Capire le differenze e i punti di sovrapposizione e' fondamentale per evitare duplicazioni di lavoro e costruire un workflow di compliance che copra entrambe.
GPSR: sicurezza del prodotto
Il GPSR 2023/988 si concentra sulla sicurezza del prodotto in se': etichettatura con dati del responsabile economico, tracciabilita' della supply chain, documentazione tecnica, warning e istruzioni di sicurezza. Si applica a tutti i prodotti di consumo non alimentari venduti in EU.

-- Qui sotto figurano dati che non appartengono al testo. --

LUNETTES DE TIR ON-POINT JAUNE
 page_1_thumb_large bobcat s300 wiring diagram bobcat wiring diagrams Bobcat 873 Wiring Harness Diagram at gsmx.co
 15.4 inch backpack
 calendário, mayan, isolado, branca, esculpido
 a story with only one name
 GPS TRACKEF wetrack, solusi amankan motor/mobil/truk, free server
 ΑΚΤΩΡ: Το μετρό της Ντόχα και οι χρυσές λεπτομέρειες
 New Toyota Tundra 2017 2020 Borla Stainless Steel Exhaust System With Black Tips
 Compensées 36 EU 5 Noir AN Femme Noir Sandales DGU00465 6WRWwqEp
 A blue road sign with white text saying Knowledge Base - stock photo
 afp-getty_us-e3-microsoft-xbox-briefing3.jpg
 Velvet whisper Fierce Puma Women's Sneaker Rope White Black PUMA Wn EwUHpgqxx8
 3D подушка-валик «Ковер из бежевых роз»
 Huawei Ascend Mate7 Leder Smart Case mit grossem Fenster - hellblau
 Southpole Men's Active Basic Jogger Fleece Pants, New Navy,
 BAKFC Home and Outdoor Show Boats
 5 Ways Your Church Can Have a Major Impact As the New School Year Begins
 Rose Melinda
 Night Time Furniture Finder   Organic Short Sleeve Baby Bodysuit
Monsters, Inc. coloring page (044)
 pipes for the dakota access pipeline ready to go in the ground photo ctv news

Requisiti chiave: nome e indirizzo del fabbricante o importatore, identificativo del prodotto (modello, batch, lotto), dichiarazione di conformita', simboli di warning per categoria di rischio, informazioni in lingua locale.
PPWR: packaging e sostenibilita'
Il PPWR si concentra sull'imballaggio: etichettatura ambientale, codici materiali, istruzioni di smaltimento, contenuto minimo di materiale riciclato, e limiti sugli imballaggi eccessivi. Introduce standard grafici unificati per tutta l'UE, sostituendo il mosaico di regole nazionali.
Requisiti chiave: simboli di riciclaggio armonizzati, codici identificativi dei materiali, istruzioni di smaltimento nella lingua locale, QR code o data carrier per informazioni estese, dichiarazione di contenuto riciclato.
Dove si sovrappongono
Entrambe le normative richiedono: etichettatura in lingua locale, tracciabilita' (chi ha prodotto cosa, con quali materiali), documentazione a supporto, e aggiornamento quando cambiano le normative o i materiali. La differenza principale e' il focus: GPSR sul prodotto, PPWR sul packaging.
Il problema operativo
Per un seller con un catalogo medio, gestire separatamente GPSR e PPWR significa duplicare il lavoro: due set di etichette, due processi di verifica, due archivi di documentazione. E quando le normative si aggiornano, bisogna rifare tutto da capo su entrambi i fronti.
La soluzione: un workflow unico
La strategia piu' efficiente e' gestire entrambe le normative in un unico workflow di compliance. Inserisci i dati del prodotto e del packaging una volta sola. Il sistema verifica i requisiti GPSR e PPWR contemporaneamente, genera le etichette per il prodotto e per l'imballaggio, e produce output pronti per il marketplace.
LabelGenPro e' progettato per questo: un unico flusso che copre audit, etichette prodotto, warning, traduzioni, simboli ambientali e QR tracciabili. Quando il PPWR entrera' in piena applicazione ad agosto 2026, il tuo catalogo sara' gia' pronto.
Timeline critica per il 2026
Gennaio-luglio 2026: periodo di preparazione PPWR. Verifica i materiali di packaging, prepara la documentazione ambientale, aggiorna le etichette.
12 agosto 2026: PPWR in piena applicazione. Tutti gli imballaggi devono essere conformi.
2027-2028: ESPR (Ecodesign for Sustainable Products Regulation) e Digital Product Passport. Nuovi requisiti di tracciabilita' digitale che si sommano a GPSR e PPWR.
Chi struttura un workflow di compliance adesso avra' un vantaggio operativo significativo quando arriveranno le prossime normative.